Assistant Professors Kalen Flynn and Branden McLeod have received funding from UIC’s Center for Health Equity Research Chicago for their study of the scope and mechanisms of the child support system in Cook County as an entry point to incarceration for young African American men aged 20-39, and the impact of this system on their mental health, well-being, and family relationships.

“Chlece Walker-Neal-Murray, NFP Executive Director at Chicago Advocate Legal and JACSW doctoral student, brought to our attention the disproportionate number of Black fathers entering their office for legal advice, and that’s just the beginning of the problem,” says McLeod. “The main issue is fathers’ ability or inability to pay their child support order once it is initiated. So, we wanted to examine if and to what extent fathers’ inability to pay child support leads to arrest.”

“Essentially, we’re examining the child support system as an instrument of structural violence and the ways it impacts Black fathers’ well-being,” adds Flynn. “There has been research into the impact of child support arrears on families while a father is incarcerated, but there is not much knowledge how the system impacts fathers and their relationships with their families.”

McLeod explains that the study seeks a deeper understanding of the extent to which nonpayment of child support leads to incarceration, and fathers’ varying experiences with the civil court and domestic relations in Cook County, and with the Illinois Department of Health Care and Family Services. “The two systems don’t talk to each other. A father might be paying child support into one system, but still be penalized by the other system for not making payments,” adds Flynn. “You can lose state licenses, including your driver’s license, and if you hit a certain amount of arrears you get put on a sort of ‘most wanted list’. It can seriously impact a father’s overall well-being and familial relationships.”
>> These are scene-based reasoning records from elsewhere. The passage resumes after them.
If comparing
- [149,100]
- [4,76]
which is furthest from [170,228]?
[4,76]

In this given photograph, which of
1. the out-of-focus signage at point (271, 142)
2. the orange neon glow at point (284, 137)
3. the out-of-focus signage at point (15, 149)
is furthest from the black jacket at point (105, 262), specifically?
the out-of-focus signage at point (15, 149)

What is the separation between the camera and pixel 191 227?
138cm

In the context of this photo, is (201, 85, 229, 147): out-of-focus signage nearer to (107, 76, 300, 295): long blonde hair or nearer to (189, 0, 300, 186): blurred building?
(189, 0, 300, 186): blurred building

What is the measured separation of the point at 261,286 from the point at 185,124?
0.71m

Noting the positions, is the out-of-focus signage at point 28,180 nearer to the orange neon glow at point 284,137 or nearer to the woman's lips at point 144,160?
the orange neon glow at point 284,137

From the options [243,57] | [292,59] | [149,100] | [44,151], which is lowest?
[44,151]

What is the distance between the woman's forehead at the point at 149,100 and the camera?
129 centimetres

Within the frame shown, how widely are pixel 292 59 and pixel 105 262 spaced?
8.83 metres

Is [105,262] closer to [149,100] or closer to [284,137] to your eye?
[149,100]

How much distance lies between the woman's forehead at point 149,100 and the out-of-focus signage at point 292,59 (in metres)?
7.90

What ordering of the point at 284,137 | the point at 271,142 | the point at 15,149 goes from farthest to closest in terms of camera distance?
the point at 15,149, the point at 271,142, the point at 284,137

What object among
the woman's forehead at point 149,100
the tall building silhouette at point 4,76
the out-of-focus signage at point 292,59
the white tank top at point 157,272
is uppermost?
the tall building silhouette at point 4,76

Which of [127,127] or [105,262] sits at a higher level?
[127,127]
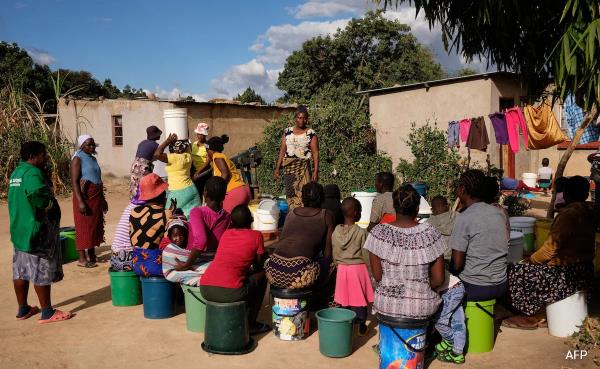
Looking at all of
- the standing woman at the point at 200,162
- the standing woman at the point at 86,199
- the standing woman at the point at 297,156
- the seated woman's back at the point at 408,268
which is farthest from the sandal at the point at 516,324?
the standing woman at the point at 86,199

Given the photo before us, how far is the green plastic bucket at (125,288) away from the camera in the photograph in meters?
5.20

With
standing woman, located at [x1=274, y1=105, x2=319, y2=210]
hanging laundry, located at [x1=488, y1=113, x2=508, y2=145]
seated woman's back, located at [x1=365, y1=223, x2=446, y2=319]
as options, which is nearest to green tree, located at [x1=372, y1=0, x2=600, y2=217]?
seated woman's back, located at [x1=365, y1=223, x2=446, y2=319]

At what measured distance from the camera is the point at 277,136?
45.5 ft

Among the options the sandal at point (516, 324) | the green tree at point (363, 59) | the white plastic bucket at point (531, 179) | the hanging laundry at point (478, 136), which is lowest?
the sandal at point (516, 324)

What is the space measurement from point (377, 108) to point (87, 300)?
34.6 feet

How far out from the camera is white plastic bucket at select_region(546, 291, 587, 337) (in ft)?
14.1

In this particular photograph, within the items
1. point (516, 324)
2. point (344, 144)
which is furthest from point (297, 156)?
point (344, 144)

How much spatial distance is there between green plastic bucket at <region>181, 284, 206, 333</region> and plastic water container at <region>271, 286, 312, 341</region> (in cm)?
67

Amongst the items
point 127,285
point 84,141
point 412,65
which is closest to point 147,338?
point 127,285

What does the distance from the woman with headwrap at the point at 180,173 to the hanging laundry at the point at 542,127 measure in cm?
598

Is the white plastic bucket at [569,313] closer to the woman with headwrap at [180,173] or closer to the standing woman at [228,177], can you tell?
the standing woman at [228,177]

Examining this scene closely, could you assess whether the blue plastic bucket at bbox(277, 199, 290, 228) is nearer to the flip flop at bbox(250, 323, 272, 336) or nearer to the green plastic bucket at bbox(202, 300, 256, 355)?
the flip flop at bbox(250, 323, 272, 336)

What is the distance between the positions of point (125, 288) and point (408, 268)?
309cm

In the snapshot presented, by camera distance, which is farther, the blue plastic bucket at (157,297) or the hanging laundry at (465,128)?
the hanging laundry at (465,128)
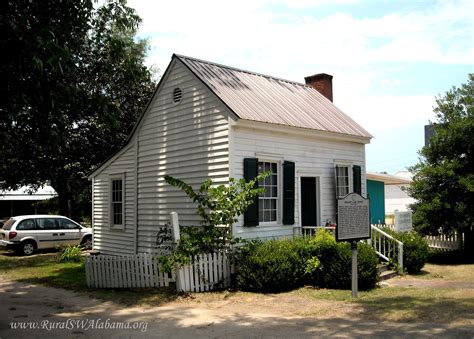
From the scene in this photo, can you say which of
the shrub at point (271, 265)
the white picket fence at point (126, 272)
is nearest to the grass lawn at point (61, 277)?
the white picket fence at point (126, 272)

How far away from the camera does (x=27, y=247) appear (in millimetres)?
20312

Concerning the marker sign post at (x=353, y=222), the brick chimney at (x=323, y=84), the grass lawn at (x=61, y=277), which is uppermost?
the brick chimney at (x=323, y=84)

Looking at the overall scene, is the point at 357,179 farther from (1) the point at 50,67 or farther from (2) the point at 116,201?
(1) the point at 50,67

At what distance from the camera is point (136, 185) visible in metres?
16.0

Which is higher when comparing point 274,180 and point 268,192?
→ point 274,180

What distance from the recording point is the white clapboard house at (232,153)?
12664mm

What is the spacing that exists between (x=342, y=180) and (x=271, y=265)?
5692mm

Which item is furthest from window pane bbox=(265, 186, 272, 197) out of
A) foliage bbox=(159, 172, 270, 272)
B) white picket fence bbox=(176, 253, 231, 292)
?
white picket fence bbox=(176, 253, 231, 292)

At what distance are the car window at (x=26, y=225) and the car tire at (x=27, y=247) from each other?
1.87 feet

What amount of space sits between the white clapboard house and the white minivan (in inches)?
182

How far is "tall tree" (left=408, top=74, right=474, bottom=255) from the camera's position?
15555 millimetres

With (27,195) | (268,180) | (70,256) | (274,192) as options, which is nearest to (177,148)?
(268,180)

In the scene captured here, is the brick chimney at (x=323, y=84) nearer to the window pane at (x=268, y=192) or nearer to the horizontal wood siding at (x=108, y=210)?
the window pane at (x=268, y=192)

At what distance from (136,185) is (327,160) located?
6.46m
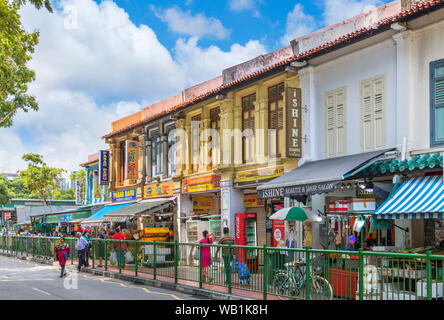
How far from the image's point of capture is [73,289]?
46.3 ft

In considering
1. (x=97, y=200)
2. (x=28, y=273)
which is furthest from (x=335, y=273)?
(x=97, y=200)

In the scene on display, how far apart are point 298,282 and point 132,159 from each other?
18.2 meters

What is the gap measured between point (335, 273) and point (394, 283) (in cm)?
153

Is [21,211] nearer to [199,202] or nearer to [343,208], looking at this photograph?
[199,202]

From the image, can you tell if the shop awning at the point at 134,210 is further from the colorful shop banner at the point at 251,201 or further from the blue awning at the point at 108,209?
the colorful shop banner at the point at 251,201

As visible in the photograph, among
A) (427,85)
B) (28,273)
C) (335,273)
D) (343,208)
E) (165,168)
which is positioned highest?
(427,85)

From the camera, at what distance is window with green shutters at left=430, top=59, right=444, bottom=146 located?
1284cm

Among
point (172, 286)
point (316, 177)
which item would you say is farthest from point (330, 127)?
point (172, 286)

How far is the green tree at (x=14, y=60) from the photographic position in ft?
46.9

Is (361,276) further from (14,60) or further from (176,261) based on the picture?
(14,60)

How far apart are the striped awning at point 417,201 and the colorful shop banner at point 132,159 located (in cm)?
1734

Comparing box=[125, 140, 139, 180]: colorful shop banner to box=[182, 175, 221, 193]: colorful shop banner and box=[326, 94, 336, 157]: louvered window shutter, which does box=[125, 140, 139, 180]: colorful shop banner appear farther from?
box=[326, 94, 336, 157]: louvered window shutter

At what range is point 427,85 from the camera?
13.2 m

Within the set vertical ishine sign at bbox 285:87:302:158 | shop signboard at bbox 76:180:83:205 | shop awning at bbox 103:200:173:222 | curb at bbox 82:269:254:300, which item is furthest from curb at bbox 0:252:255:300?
shop signboard at bbox 76:180:83:205
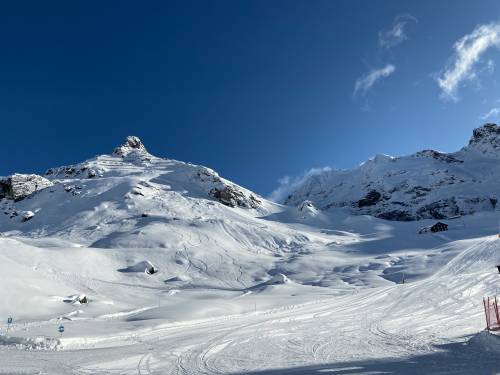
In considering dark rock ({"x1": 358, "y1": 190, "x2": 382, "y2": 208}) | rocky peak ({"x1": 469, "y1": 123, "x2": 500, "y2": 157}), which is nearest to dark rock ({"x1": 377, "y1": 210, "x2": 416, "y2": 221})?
dark rock ({"x1": 358, "y1": 190, "x2": 382, "y2": 208})

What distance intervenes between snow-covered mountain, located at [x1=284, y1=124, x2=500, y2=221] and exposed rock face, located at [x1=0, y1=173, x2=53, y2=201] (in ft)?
244

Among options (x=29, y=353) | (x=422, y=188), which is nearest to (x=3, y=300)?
(x=29, y=353)

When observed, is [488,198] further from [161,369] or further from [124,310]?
[161,369]

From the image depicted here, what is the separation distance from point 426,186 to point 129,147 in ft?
350

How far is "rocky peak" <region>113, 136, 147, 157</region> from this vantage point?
6058 inches

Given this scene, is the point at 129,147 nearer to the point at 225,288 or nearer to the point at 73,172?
the point at 73,172

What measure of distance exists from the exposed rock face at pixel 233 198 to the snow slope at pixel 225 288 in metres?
0.43

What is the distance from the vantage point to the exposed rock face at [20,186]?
99.2 m

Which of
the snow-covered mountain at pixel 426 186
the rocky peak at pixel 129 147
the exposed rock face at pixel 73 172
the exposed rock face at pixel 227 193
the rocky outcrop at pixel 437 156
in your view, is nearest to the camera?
the exposed rock face at pixel 227 193

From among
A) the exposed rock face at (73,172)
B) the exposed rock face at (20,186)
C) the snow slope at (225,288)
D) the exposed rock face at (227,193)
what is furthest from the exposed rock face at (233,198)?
the exposed rock face at (20,186)

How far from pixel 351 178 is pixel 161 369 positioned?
19116 centimetres

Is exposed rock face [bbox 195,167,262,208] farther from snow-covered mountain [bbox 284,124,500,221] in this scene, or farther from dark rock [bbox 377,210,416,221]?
dark rock [bbox 377,210,416,221]

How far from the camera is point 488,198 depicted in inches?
4968

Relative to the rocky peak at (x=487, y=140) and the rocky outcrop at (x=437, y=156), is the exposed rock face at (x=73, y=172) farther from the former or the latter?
the rocky peak at (x=487, y=140)
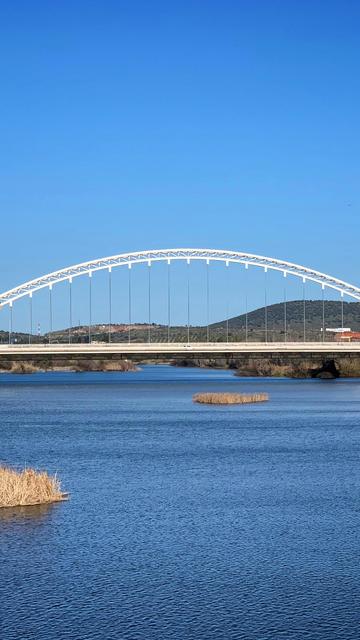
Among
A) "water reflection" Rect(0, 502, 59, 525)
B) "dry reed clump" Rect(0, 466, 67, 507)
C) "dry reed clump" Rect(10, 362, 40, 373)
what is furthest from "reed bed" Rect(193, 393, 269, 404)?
"dry reed clump" Rect(10, 362, 40, 373)

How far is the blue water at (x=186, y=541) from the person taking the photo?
15.0 m

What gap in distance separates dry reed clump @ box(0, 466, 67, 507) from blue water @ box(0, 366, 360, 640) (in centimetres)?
50

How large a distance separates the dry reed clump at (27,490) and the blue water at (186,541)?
0.50m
The Study's Preliminary Findings

Assistant Professor Kalen Flynn

Preliminary findings from the study suggest that the court is focusing only on a father’s ability to pay child support, to the exclusion of other important factors. “Overall, the system is really not set up to unify or heal families at all,” says Flynn. “In our interviews with fathers, almost all have said that as soon as they were involved in the court system, their relationship with the co-parent become worse; the relationship became more transactional.“ McLeod adds that the fathers have said the study is highlighting their real socioemotional, familial, and economic capabilities and challenges. “Our hope is that the study’s findings will allow the court and child support system to better serve the entire family,” he says, “including recognizing fathers’ holistic contribution to the family and addressing fathers’ holistic needs.”